What you are asked to do
Filter the entries, keeping every line with the string "labeled".

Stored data

+---+

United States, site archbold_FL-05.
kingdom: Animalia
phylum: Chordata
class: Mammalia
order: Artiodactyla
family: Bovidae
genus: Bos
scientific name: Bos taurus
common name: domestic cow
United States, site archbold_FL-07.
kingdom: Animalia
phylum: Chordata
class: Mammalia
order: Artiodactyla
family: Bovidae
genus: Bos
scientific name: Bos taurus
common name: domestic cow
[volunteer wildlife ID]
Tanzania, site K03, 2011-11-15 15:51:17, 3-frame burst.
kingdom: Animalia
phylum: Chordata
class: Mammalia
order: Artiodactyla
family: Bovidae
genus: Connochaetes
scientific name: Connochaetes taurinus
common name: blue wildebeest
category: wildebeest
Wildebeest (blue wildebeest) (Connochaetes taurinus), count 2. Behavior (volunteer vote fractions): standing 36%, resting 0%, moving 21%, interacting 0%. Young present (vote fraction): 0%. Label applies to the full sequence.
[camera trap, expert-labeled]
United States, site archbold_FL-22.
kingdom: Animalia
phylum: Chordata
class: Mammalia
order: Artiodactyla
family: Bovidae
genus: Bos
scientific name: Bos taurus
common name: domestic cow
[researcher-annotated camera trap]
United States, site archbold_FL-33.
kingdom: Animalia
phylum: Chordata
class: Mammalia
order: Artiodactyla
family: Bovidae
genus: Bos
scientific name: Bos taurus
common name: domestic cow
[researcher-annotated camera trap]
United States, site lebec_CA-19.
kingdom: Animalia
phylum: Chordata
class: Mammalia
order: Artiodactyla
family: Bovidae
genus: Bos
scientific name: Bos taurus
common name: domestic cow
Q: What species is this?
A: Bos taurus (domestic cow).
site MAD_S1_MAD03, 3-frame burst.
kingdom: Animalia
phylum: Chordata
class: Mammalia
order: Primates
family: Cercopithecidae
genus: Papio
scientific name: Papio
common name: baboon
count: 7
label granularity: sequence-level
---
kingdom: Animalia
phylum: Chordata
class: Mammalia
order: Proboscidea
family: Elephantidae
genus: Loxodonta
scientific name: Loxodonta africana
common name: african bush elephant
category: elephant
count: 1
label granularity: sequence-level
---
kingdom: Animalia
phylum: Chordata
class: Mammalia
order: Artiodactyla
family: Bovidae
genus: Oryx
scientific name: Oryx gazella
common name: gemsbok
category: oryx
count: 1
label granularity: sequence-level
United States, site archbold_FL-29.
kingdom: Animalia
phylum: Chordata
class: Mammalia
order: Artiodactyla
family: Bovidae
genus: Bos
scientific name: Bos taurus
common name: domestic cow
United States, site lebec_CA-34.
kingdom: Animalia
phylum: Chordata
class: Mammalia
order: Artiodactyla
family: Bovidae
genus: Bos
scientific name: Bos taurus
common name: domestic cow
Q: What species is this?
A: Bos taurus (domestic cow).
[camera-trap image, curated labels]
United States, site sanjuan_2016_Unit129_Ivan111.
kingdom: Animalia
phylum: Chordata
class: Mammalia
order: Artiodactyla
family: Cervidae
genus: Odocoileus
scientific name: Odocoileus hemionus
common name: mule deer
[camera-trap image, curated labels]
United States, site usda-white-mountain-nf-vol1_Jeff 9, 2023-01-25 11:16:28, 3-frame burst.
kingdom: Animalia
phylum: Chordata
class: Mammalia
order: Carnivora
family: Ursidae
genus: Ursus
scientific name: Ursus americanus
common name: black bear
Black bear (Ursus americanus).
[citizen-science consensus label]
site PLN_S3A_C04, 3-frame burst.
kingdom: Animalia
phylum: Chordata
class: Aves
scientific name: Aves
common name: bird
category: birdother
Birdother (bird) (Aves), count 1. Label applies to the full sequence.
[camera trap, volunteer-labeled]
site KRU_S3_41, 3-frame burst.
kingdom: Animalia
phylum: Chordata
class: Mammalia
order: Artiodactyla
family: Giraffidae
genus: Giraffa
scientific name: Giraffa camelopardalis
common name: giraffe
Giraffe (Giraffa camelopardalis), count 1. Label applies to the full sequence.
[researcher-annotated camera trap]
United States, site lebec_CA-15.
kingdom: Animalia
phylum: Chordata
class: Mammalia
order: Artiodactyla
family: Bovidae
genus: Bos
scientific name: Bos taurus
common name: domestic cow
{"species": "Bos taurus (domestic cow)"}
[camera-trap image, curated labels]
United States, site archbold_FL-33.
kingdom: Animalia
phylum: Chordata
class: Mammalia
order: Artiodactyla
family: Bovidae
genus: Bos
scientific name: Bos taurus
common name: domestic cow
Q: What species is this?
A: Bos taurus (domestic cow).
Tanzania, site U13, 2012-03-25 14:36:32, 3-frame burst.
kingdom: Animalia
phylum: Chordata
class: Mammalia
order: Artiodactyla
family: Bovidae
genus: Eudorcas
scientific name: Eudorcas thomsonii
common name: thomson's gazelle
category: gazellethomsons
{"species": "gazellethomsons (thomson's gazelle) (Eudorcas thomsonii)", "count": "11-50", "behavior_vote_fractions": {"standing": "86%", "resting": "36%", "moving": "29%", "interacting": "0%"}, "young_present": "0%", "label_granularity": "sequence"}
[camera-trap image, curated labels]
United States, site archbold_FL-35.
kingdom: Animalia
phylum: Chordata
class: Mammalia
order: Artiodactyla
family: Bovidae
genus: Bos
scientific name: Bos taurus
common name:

+---+

Answer space
[camera trap, expert-labeled]
[camera trap, volunteer-labeled]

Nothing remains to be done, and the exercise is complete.